Banxico began publishing forecast values of annual inflation for the next 8 quarters

The Central Bank of Mexico (Banxico) published the first quarterly inflation report of the year, with a greater emphasis on the role that inflation forecasts will play in the board’s decision framework. Back in August 2017, Banxico began publishing its expected trajectory for inflation (previously inferred from a fan chart, which associated shades of red to different probabilities for certain inflation levels). Today, Banxico took a further step in this direction by publishing the actual values of average annual inflation (headline and core) that it expects for the next 8 quarters, comparing them with the forecasts of their previous scenario (December Inflation Report). Importantly, during his presentation, Governor Díaz de León argued that any deviations from these forecasts will be important to determine future adjustments in monetary policy. However, he also clarified that such deviations would be thresholds (rather than triggers) as other information is also taken into account for rate decisions. We note that page 76 of the report features a box which explains this greater emphasis on “forecast targeting”, stating that it is aimed at increasing the public’s understanding of the board’s decision framework and strengthening the expectations transmission channel. The central bank also added that monetary policy affects prices with a lag between 4 and 6 quarters.  

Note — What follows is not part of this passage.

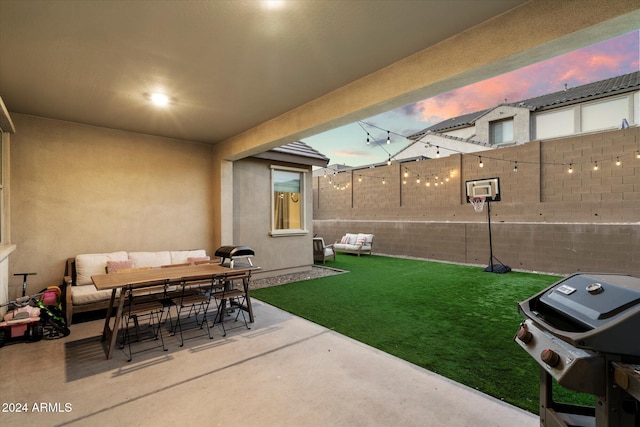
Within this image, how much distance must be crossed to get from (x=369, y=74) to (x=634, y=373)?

The expected inflation trajectory is higher than in the previous scenario, but this does not add much new information relative to the latest monetary policy decision. In fact, February’s statement mentions that the board expects inflation to converge to the 3% target in 1Q19 in contrast with the statement of the previous monetary policy meeting (December) when board members said that inflation would decrease to 3% by the end of 2018. Also interestingly, the report presented a new core inflation measure – called “fundamental core inflation” – which only includes items of the CPI correlated with indicators of economic slack. According to the report, “fundamental core inflation” has been decreasing (currently standing at a lower level than the traditional core inflation measure), and will continue to be monitored to assess the inflation outlook. Additionally, we note that Banxico kept its GDP growth forecasts unchanged for both 2018 (2%-3%) and 2019 (2.2%-3.2%).  

As in the most recent monetary policy decision, the central bank put less emphasis on the Fed, indicating the board is not willing to react to the likely Fed’s rate hike in March. Governor Díaz de León said that the Fed actions will be evaluated on a case-by-case basis. 

In all, we see the report as consistent with our view that a pause in April is likely. Of course, given risks related to NAFTA, elections, and monetary policy in the U.S., further rate hikes cannot be ruled out. But the board, or at least most of its members, seems less willing to be so reactive to the Fed and the Mexican peso as before, focusing instead on the future path for inflation. The latest data (with inflation and activity surprising to the downside) also helps to build the case for a pause.